Gel electrophoresis of large DNA or RNA is usually done by agarose gel electrophoresis. See the "Chain termination method" page for an example of a polyacrylamide DNA sequencing gel.


[edit] Proteins
Proteins, on the other hand, can have different charges and complex shapes, therefore they may not migrate into the gel at similar rates, or at all, when placing a negative to positive EMF on the sample. Proteins therefore, are usually denatured in the presence of a detergent such as sodium dodecyl sulfate/sodium dodecyl phosphate (SDS/SDP) that coats the proteins with a negative charge. Generally, the amount of SDS bound is relative to the size of the protein (usually 1.4g SDS per gram of protein), so that the resulting denatured proteins have an overall negative charge, and all the proteins have a similar charge to mass ratio. Since denatured proteins act like they were long rods instead of having a complex tertiary shape, the rate at which the resulting SDS coated proteins migrate in the gel is relative only to its size and not its charge or shape.

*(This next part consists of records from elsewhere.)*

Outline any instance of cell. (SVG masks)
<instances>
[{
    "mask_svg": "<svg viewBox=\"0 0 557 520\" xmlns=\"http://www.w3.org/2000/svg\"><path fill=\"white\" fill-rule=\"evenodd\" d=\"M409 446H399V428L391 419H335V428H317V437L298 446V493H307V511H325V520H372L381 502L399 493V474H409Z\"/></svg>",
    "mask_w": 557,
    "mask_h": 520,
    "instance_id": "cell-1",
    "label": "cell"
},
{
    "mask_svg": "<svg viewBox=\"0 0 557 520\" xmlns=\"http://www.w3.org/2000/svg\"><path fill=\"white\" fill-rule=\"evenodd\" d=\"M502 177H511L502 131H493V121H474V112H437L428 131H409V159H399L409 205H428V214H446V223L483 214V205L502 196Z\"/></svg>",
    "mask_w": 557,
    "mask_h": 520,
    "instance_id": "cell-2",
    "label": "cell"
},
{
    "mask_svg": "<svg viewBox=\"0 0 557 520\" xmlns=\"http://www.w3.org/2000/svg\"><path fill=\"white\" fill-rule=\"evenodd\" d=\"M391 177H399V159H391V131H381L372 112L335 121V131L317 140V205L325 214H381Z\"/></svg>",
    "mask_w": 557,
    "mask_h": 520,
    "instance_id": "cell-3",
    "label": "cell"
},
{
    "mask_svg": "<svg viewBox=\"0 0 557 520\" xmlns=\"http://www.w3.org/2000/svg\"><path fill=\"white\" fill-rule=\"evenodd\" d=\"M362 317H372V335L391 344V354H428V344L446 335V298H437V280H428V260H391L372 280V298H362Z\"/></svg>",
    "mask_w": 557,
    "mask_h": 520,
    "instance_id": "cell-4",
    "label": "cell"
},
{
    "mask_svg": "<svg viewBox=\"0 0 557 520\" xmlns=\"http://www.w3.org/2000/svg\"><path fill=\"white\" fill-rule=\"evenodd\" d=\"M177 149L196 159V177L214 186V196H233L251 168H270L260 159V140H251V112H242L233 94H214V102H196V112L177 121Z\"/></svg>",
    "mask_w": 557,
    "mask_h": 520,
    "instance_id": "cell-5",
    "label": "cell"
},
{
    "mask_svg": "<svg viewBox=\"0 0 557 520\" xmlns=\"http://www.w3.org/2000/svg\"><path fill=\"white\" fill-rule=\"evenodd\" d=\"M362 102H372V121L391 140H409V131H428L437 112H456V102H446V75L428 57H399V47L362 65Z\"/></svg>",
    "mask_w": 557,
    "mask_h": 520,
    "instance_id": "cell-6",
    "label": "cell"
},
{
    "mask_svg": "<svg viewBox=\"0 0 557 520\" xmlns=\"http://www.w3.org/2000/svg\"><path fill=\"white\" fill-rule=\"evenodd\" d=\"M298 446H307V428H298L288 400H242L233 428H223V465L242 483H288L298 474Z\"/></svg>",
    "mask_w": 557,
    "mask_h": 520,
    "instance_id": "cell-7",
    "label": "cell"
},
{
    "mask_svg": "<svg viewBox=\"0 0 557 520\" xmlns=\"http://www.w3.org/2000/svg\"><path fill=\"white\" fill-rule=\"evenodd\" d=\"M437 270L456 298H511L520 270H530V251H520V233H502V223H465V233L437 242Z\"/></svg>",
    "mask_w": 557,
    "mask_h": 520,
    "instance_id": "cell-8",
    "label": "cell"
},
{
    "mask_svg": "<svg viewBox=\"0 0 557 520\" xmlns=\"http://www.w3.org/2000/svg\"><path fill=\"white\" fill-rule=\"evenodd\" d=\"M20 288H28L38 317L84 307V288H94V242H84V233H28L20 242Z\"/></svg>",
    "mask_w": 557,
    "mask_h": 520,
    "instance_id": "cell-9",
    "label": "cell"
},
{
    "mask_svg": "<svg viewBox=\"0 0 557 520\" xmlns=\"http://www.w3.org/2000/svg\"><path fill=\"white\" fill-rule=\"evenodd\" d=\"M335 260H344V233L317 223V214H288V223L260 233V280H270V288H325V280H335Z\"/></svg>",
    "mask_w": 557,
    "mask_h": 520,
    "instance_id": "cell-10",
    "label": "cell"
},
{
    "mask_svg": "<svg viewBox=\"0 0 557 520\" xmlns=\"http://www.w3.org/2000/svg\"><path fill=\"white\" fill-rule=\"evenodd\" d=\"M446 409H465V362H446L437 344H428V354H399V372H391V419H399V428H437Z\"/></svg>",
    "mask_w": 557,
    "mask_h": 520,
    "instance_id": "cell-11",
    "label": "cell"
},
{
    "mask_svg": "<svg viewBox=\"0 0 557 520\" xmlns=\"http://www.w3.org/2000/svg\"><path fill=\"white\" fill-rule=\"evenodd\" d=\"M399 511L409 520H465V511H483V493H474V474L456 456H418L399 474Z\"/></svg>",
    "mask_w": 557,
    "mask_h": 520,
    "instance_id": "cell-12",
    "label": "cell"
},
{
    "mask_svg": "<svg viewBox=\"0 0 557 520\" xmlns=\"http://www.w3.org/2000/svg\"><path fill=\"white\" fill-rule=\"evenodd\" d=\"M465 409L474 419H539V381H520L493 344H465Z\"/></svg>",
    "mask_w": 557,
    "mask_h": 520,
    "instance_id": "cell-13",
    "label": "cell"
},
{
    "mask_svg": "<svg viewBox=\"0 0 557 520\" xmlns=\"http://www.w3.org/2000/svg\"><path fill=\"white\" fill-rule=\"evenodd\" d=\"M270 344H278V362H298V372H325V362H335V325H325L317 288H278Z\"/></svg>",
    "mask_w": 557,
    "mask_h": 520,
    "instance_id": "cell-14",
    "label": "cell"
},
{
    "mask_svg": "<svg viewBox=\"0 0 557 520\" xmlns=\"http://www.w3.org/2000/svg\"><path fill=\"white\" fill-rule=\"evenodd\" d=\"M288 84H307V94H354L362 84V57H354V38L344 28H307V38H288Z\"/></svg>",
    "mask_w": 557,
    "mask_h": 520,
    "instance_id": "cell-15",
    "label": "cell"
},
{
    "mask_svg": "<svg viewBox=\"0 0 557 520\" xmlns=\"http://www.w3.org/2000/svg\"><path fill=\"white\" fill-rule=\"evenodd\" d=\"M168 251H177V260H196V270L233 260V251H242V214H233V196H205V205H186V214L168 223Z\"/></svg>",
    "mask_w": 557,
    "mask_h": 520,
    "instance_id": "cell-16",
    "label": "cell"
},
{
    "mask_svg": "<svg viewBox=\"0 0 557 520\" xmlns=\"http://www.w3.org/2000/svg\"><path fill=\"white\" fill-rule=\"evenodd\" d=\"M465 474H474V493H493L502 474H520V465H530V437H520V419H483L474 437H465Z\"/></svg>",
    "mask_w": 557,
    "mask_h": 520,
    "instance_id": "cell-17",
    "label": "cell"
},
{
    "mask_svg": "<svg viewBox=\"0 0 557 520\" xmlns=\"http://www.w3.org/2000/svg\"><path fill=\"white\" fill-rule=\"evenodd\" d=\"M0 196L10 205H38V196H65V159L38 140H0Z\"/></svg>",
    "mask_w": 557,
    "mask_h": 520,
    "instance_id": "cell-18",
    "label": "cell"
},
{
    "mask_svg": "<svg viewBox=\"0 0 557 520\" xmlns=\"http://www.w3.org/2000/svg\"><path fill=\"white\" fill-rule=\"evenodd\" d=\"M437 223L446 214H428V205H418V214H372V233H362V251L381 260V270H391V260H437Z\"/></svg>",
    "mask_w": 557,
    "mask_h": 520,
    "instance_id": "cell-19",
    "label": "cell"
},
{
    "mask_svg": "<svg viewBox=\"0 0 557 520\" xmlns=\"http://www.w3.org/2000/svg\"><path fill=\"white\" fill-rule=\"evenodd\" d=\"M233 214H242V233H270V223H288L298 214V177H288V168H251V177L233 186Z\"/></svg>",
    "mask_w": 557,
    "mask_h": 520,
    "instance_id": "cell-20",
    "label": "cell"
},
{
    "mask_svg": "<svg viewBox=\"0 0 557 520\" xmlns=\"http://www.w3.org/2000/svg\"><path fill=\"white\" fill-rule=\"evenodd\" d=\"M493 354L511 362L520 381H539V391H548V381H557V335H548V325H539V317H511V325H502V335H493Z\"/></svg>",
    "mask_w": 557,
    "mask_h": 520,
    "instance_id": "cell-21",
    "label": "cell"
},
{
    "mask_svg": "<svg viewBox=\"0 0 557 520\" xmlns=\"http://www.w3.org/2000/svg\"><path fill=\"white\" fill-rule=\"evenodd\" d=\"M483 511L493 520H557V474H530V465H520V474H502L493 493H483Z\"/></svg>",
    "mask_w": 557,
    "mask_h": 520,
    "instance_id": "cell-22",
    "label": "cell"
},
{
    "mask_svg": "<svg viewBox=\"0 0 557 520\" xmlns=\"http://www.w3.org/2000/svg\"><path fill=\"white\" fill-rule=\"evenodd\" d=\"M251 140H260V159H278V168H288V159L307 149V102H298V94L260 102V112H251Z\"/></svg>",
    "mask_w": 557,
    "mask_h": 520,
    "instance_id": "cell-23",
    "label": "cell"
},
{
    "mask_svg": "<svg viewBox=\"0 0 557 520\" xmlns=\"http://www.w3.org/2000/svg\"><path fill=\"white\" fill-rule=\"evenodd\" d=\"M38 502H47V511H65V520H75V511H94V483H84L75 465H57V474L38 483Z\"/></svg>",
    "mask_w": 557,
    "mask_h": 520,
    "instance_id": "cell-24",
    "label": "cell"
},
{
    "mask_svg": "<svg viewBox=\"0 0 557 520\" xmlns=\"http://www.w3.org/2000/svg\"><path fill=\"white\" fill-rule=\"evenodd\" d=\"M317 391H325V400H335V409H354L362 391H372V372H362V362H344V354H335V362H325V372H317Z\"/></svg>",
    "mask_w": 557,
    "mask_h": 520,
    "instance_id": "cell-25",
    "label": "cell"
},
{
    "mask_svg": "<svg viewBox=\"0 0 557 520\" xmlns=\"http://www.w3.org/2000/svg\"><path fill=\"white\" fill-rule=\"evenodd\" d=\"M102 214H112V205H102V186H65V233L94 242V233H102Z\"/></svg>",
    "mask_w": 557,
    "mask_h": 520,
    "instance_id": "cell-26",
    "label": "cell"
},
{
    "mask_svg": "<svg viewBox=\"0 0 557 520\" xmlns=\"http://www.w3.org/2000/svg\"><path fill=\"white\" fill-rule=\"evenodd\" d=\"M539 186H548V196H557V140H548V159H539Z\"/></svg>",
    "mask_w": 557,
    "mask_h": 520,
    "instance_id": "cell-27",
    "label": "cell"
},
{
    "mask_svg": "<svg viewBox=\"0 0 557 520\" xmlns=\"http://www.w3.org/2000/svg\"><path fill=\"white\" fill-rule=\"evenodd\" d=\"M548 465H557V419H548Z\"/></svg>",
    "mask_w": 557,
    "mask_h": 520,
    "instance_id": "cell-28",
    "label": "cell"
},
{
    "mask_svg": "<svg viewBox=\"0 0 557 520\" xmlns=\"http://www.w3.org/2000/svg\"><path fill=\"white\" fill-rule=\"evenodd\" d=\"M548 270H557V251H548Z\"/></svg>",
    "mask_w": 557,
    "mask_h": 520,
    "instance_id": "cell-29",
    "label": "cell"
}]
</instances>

Proteins are usually analyzed by sodium dodecyl sulfate polyacrylamide gel electrophoresis (SDS-PAGE), by native gel electrophoresis, by quantitative preparative native continuous polyacrylamide gel electrophoresis (QPNC-PAGE), or by 2-D electrophoresis.


[edit] History
In a long academic book on electrophoresis edited by M Bier, [1], pages 225ff cit references from the 1800s. However, Oliver Smithies made significant contributions; Bier states "The method of Smithies ... is finding wide application because of its unique separatory power", taken in context, clearly implying Smithies' method is improvement.